## Given material
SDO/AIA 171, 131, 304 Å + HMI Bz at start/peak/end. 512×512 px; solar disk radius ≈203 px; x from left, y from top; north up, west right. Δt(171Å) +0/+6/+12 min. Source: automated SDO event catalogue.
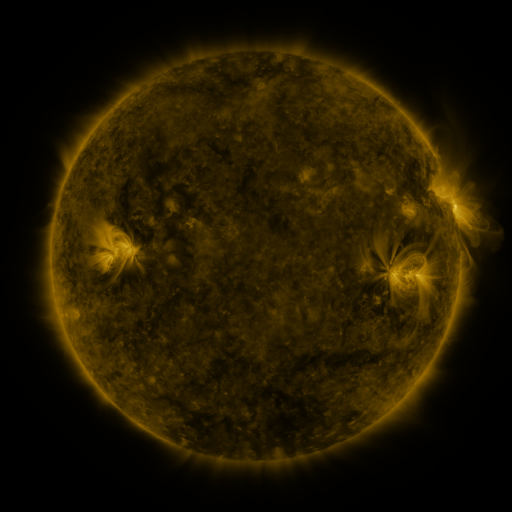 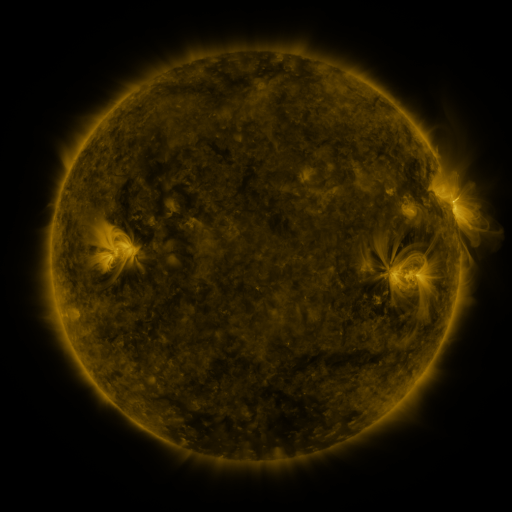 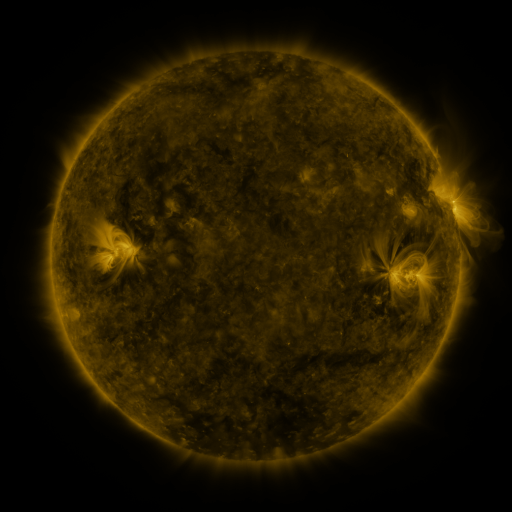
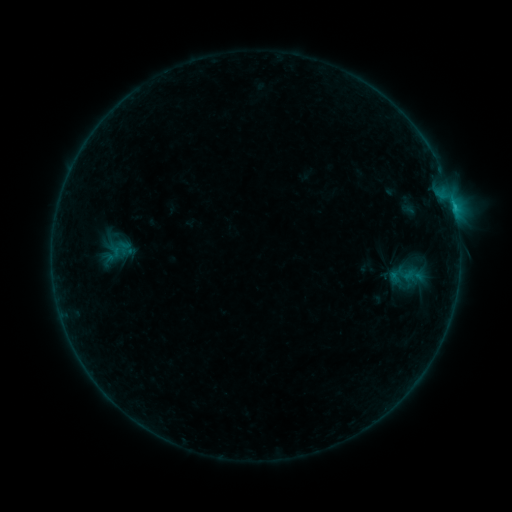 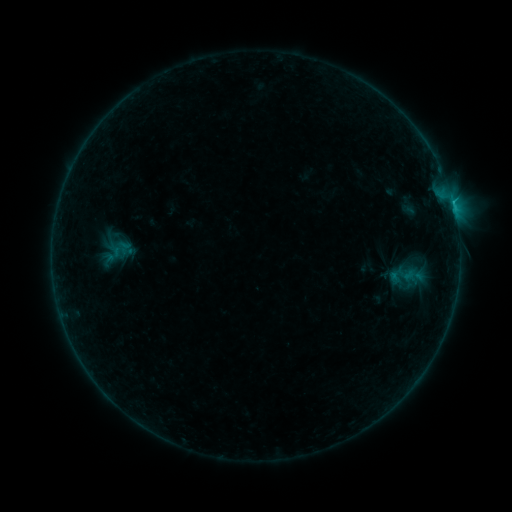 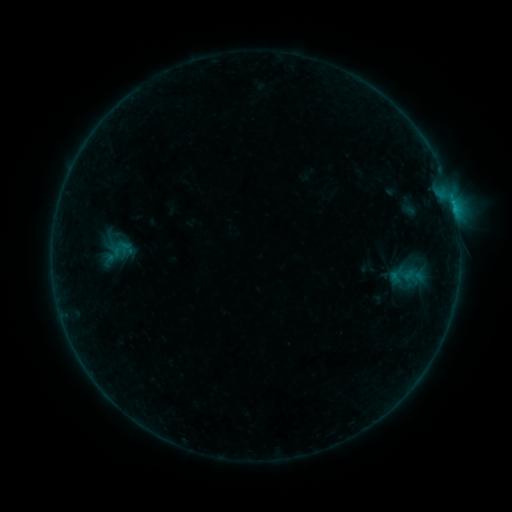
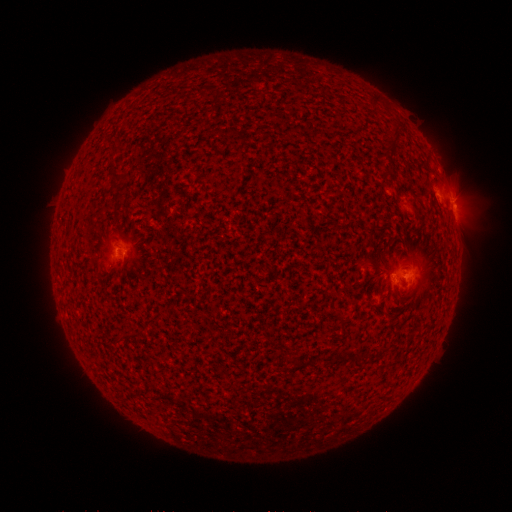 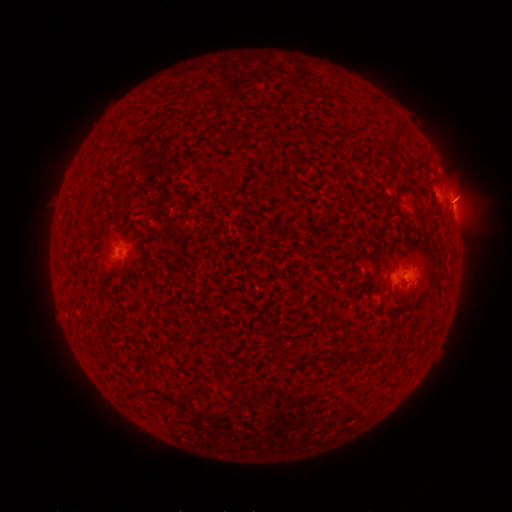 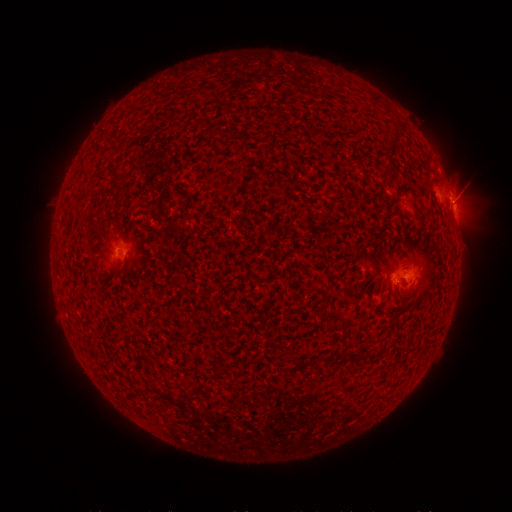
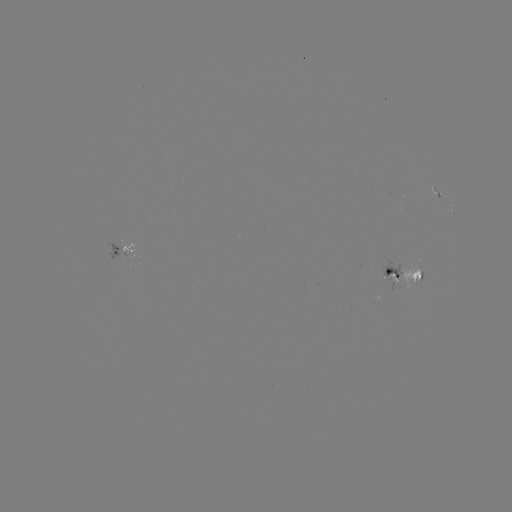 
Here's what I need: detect C1.9 flare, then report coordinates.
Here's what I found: C1.9 flare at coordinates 451,202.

## What is needed
The whole listing above, minus its pictures, is what you should write out word for word.

## Exercise answer
SDO/AIA 171, 131, 304 Å + HMI Bz at start/peak/end. 512×512 px; solar disk radius ≈203 px; x from left, y from top; north up, west right. Δt(171Å) +0/+6/+12 min. Source: automated SDO event catalogue.
Here's what I need: detect C1.9 flare, then report coordinates.
Here's what I found: C1.9 flare at coordinates 451,202.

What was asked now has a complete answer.